How many lines in the listing below contain the word "between"? Reply with the number alone.

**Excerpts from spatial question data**
===============
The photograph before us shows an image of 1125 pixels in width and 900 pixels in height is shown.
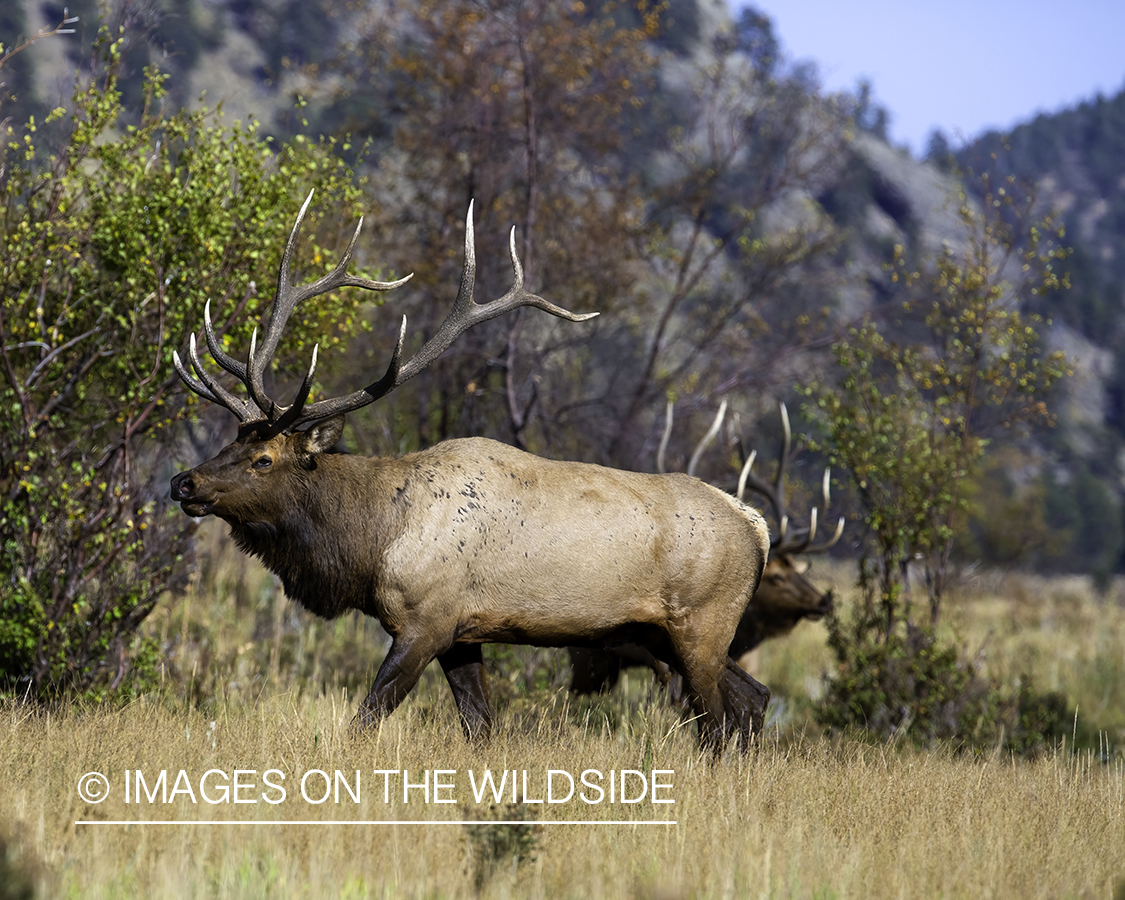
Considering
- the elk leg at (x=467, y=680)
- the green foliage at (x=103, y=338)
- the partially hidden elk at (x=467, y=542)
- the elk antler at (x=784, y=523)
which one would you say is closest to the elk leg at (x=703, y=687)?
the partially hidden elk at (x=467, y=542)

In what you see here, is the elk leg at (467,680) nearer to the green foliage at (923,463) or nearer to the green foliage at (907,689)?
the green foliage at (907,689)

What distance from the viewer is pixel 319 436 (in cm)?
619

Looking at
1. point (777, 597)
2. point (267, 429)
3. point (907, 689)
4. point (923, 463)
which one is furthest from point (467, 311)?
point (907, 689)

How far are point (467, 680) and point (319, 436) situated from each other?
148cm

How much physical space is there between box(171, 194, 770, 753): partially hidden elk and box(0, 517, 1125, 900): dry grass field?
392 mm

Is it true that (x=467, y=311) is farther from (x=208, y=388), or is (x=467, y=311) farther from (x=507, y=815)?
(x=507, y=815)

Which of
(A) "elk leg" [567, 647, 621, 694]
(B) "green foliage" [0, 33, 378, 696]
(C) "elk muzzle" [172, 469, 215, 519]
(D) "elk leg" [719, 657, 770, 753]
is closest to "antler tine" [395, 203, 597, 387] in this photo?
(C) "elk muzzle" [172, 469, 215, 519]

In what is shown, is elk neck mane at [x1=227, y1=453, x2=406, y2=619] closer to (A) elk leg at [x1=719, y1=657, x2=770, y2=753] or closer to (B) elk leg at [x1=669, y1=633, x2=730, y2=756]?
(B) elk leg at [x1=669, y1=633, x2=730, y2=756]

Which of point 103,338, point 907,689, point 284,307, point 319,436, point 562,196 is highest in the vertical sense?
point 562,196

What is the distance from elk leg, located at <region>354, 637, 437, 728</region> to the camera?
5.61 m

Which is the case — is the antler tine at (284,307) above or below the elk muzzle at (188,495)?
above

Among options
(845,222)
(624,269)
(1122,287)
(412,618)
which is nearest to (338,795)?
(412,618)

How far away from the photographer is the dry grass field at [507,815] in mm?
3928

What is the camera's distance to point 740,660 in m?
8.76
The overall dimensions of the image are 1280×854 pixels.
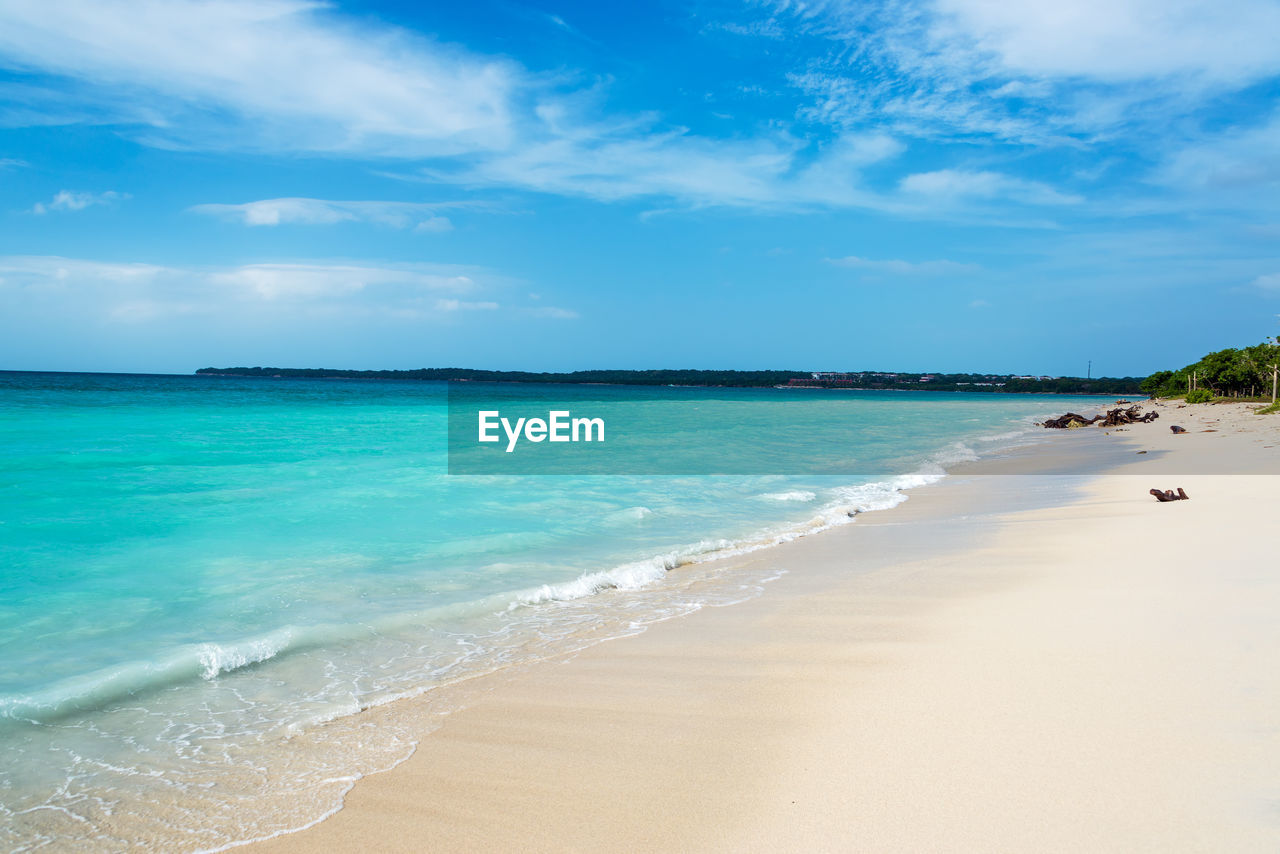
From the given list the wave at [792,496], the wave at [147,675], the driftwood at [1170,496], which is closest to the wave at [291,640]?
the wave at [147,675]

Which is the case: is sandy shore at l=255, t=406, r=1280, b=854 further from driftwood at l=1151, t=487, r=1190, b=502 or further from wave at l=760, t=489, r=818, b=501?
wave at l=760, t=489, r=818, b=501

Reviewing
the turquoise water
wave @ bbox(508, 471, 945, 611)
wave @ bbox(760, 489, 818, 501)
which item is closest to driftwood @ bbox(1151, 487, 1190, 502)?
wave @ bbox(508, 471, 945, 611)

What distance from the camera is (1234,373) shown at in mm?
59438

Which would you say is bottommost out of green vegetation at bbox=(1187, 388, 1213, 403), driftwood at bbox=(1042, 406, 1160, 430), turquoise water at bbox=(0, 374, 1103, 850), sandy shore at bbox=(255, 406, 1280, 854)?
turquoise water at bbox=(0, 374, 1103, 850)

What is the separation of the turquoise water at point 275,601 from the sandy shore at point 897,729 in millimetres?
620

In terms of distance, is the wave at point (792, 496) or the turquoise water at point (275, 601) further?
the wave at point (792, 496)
===============
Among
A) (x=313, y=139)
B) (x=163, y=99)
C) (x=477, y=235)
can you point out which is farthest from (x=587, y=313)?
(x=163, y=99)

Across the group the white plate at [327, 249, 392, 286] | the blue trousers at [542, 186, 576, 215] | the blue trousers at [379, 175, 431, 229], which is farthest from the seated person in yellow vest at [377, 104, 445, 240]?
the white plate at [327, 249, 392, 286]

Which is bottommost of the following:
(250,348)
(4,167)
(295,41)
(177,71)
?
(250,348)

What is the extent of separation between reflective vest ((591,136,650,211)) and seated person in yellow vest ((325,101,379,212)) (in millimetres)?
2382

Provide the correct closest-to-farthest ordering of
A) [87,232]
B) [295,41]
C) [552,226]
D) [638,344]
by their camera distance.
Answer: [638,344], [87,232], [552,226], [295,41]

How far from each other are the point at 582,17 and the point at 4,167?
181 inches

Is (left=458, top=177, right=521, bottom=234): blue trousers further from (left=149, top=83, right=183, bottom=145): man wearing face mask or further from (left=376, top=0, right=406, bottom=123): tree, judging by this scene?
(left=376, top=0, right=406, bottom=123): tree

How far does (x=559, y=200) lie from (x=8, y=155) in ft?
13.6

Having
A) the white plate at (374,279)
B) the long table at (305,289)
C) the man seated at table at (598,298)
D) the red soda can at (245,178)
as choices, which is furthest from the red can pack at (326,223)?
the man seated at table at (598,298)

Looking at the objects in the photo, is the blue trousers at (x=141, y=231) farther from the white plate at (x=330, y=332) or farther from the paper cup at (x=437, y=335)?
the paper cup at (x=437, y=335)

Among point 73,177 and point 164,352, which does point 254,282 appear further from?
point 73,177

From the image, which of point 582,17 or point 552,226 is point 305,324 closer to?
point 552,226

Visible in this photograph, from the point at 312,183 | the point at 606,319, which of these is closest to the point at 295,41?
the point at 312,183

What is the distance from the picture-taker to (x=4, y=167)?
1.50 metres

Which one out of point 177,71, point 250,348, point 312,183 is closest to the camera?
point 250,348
===============
**Written answer**
2